SELECTED PASSAGE.
BEGIN

Vermont Law Meant To Flag Blue-Green Algae Hazards Not Working As Intended

Taylor Dobbs
VPR File
Blue green algae, also known as cyanobacteria, can make surrounding water toxic. A new law was designed to get officials to inform Vermonters quickly about potential hazards, but those officials say it's up to the public to identify algae and stay safe.

Vermont enacted a new law this year designed to keep people safe from potential health hazards in the water, but the law isn't working as intended. And some experts say it's ultimately up to Vermonters to protect themselves from lake toxins.

The new law is know as Act 86, and it requires the Vermont Department of Health to start public outreach within one hour of finding out about a bloom of blue-green algae, also known as cyanobacteria.

The law is an effort to keep people from going swimming or otherwise coming into contact with water that could have toxins in it.

The Health Department referred questions about notification to Angela Shambaugh, an aquatic biologist for the state's Department of Environmental Conservation. She said Wednesday that the health department's online tracker map isn't a reliable way to tell if a given area has an active algae bloom.

“The website was never intended to provide the kind of outreach to the degree that the law now requires,” she said.

The volunteers who provide data for the map only check their locations once a week, she said, and algae blooms can form and then dissipate within hours. Plus, not every part of the lake is checked for cyanobacteria by a trained volunteer.

In essence, Shambaugh said that due to the nature of cyanobacteria and the size of the lake, real-time tracking isn't feasible. Still, she said, the Health Department is proactive about keeping Vermonters safe from blue-green algae.

“The Health Department immediately is reaching out to local officials” when they find out about an algae bloom, she said. “They're talking to the town health officer, they're talking with the swim beach managers, and working with them directly to deal with the situation there on the spot, which is where people need to know about it.”

END

DATA RECORDS.
BEGIN

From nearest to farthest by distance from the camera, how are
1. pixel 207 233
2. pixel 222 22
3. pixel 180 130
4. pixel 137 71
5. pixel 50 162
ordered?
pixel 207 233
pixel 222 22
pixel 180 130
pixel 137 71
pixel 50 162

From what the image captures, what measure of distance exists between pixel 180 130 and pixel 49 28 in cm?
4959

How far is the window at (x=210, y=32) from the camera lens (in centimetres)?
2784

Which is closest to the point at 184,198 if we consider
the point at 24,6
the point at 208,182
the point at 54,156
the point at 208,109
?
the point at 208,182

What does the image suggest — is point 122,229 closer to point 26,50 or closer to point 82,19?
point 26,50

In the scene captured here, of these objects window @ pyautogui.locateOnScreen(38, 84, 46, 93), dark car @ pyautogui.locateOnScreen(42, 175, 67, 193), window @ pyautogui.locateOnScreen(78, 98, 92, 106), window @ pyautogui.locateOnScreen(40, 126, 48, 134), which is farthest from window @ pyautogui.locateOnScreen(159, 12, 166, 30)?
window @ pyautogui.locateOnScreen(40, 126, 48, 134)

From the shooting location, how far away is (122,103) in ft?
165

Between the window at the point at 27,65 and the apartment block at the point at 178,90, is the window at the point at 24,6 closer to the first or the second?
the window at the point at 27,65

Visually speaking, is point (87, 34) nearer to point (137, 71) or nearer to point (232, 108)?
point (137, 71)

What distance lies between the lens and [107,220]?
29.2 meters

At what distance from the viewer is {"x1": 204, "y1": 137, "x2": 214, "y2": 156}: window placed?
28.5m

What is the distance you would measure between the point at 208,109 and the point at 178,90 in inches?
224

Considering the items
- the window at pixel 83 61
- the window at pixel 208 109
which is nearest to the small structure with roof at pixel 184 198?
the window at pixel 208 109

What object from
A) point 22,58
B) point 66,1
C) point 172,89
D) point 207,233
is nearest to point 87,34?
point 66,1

END

TASK LIST.
1. In the article on Vermont's algae law, whom does Shambaugh say the Health Department reaches out to or talks with when it learns of an algae bloom? List them all.
2. Reproduce the article on Vermont's algae law word for word, starting at "The Health Department referred" and ending at "active algae bloom.".
3. Write the next part of the article on Vermont's algae law, picking up after its final sentence.
The lines above are separate material, apart from the article on Vermont's algae law.

RESULTS FOR EACH TASK.
1.
- local officials
- the town health officer
- the swim beach managers

2.
The Health Department referred questions about notification to Angela Shambaugh, an aquatic biologist for the state's Department of Environmental Conservation. She said Wednesday that the health department's online tracker map isn't a reliable way to tell if a given area has an active algae bloom.

3.
But at the same time, the Health Department maintains this online map that purports to show where in Vermont the blue-green algae is. If that's not the public notification, what is it? And how can Vermonters stay safe from algae?

Mike Winslow is the staff scientist for the Lake Champlain Committee, which works with the health department on the tracker map. He says however Vermonters stay safe from algae, the answer isn’t the government data resource his organization helps to maintain.

“I think it's a mistake to depend on the government to tell you when it's safe to be exposed to algae or not,” Winslow said on Vermont Edition Tuesday. “Just stay away from the green stuff.”

"I think it's a mistake to depend on the government to tell you when it's safe to be exposed to algae or not." - Mike Winslow, Lake Champlain Committee

Winslow and Shambaugh agree that the best defense against algae is to be informed – at the individual level – about how to identify it.

But there's a lot of green stuff in Lake Champlain that isn't cyanobacteria or otherwise harmful, and some people, like James Ehlers, say it is the government's job to protect the public from the bad stuff.

Ehlers is the executive director at Lake Champlain International, and he takes issue with the premise that government shouldn’t be on the hook to protect citizens.

“The only surefire way for people to know that they have malaria is to go to the doctor,” he said. “I mean, people don't carry microscopes to the beach.”

He says there are some things the public just can't be expected to know, and the presence of microscopic toxins in water is one of them.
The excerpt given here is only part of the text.